» TASK LIST
• a. Answer these questions using the passage on Descartes' method of doubt:
(i) According to the passage, knowledge about the external world was to become as certain as knowledge about what?
(ii) What does Meditation One describe?
(iii) What being does Descartes invoke as a possible source of deception?
• b. Carry on the passage about Descartes' method of doubt from the point where it stops.

» DOCUMENT EXTRACT
*****

Descartes' project, then, was to use the tools of the sceptic to disprove
the sceptical thesis by discovering certain knowledge that could
subsequently be used as the foundation of a new science, in which
knowledge about the external world was as certain as knowledge about
mathematics. It was also to hammer the last nail into the coffin of
scholasticism, but also, arguably, to show that God still had a vital r_le
to play in the discovery of knowledge.

Meditation One describes Descartes' method of doubt. By its conclusion,
Descartes has seemingly subjected all of his beliefs to the strongest and
most hyberbolic of doubts. He invokes the nightmarish notion of an all-
powerful, malign demon who could be deceiving him in the realm of sensory
experience, in his very understanding of matter and even in the simplest
cases of mathematical or logical truths. The doubts may be obscure, but
this is the strength of the method - the weakness of criteria for what
makes a doubt reasonable means that almost anything can count as a doubt,
and therefore whatever withstands doubt must be something
epistemologically formidable.

*****

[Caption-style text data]
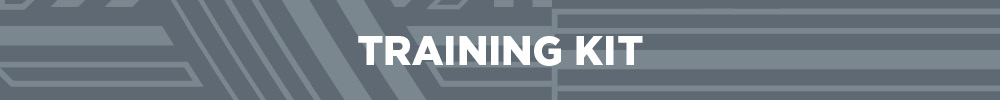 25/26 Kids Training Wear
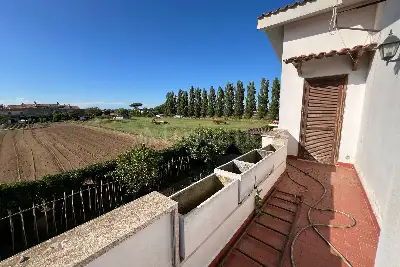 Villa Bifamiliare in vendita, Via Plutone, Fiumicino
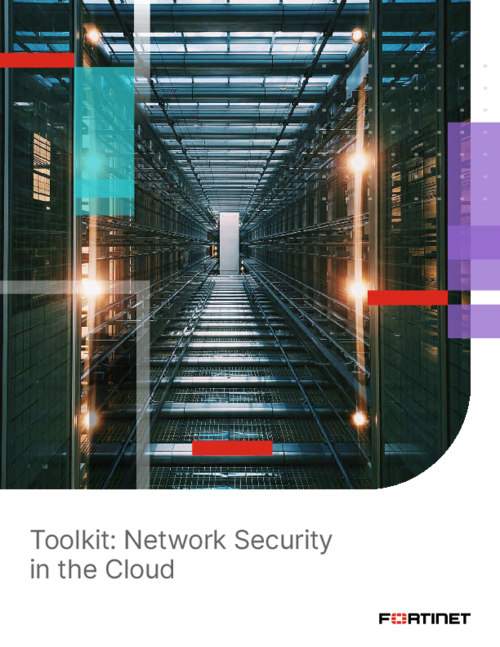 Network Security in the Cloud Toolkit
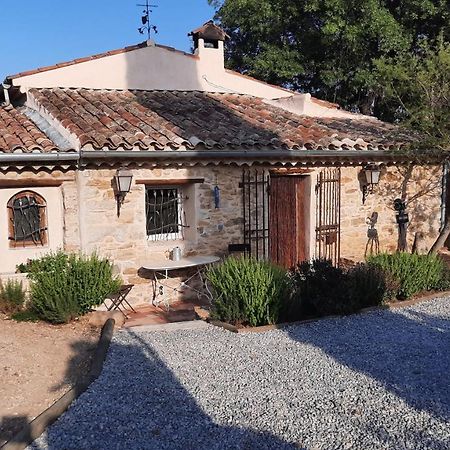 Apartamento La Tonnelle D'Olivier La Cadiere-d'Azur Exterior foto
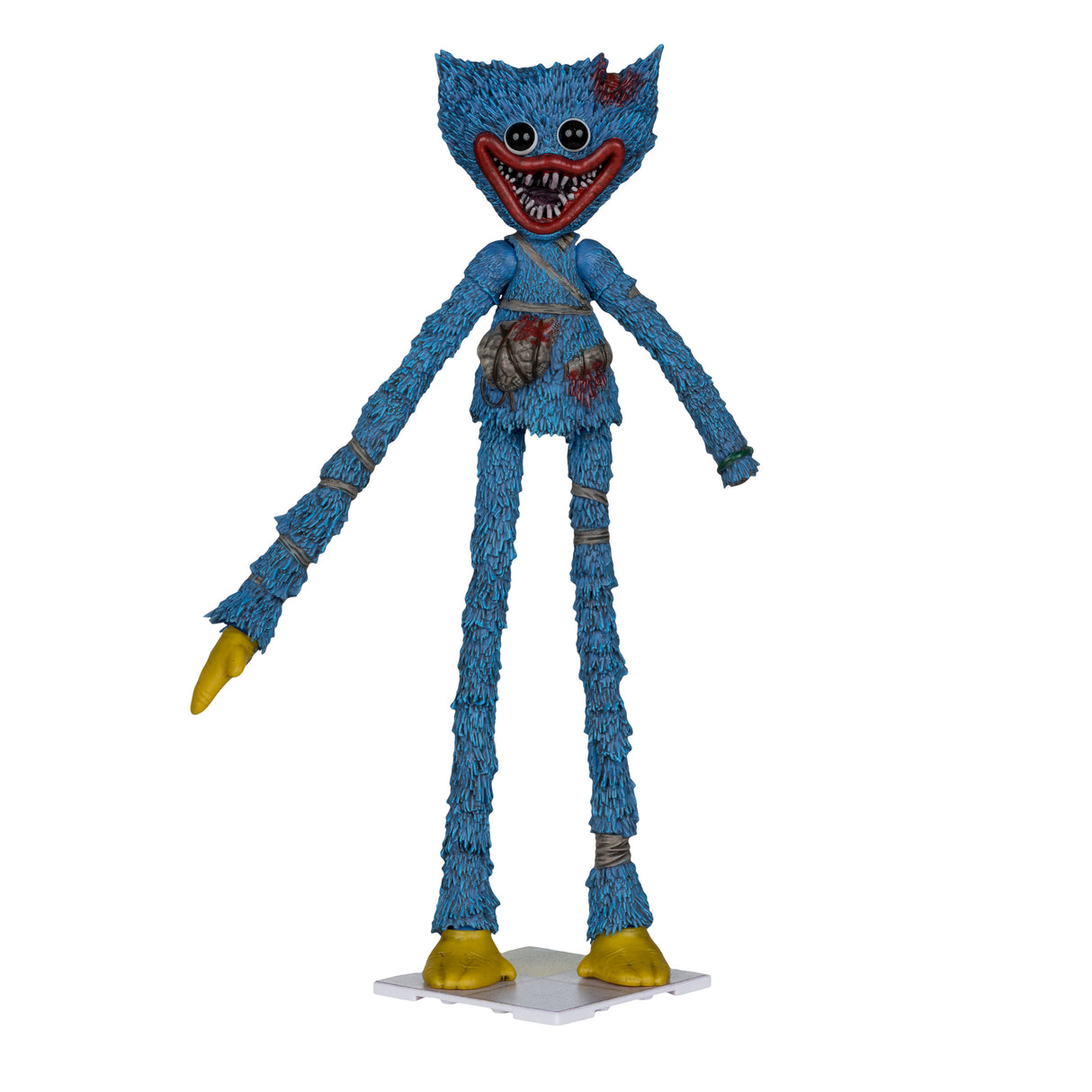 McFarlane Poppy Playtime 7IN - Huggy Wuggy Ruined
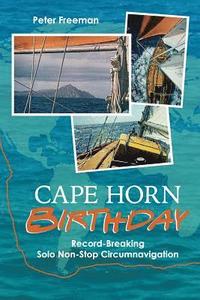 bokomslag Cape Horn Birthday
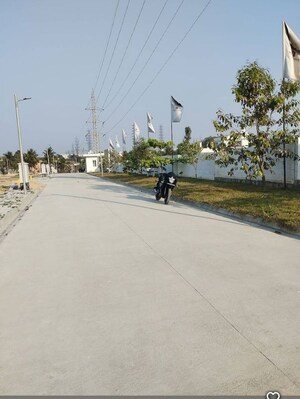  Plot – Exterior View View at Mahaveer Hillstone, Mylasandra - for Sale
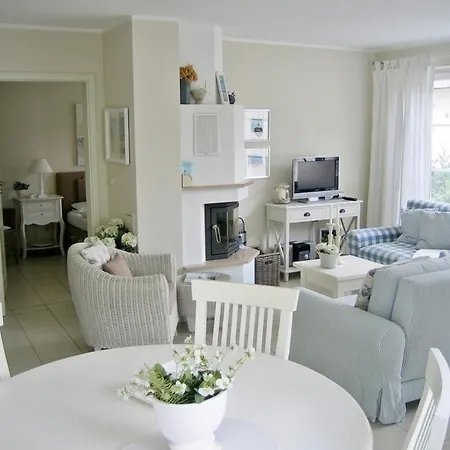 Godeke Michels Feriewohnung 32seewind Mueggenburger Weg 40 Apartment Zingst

*****

» ANSWERS
• a.
(i) Mathematics.
(ii) Descartes' method of doubt.
(iii) An all-powerful, malign demon.

• b.
In Meditation Two, Descartes hits upon the indubitable principle he has
been seeking. He exists, at least when he thinks he exists. The cogito
(Descartes' proof of his own existence) has been the source of a great
deal of discussion ever since Descartes first formulated it in the 1637 
Discourse on Method, and, I believe, a great deal of misinterpretation
(quite possibly as a result of Descartes' repeated contradictions of his
own position in subsequent writings). Many commentators have fallen prey
to the tempting interpretation of the cogito as either syllogism or
enthymeme. This view holds that Descartes asserts that he is thinking,
that he believes it axiomatic that 'whatever thinks must exist' and
therefore that he logically concludes that he exists. This view, it seems
to me, is wrong.  It should be stated on no occasion, in the Meditations,
does Descartes write 'I am thinking, therefore I am', nor anything
directly equivalent. Rather, he says:

      "Doubtless, then, that I existāand, let him deceive me as he may, he
can never bring it about that I am nothing, so long as I shall be
conscious that I am something. So that it must, in fine, be maintained,
all things being maturely and carefully considered, that this proposition
I am, I exist, is necessarily true each time it is expressed by me or
conceived in my mind." (p. 80).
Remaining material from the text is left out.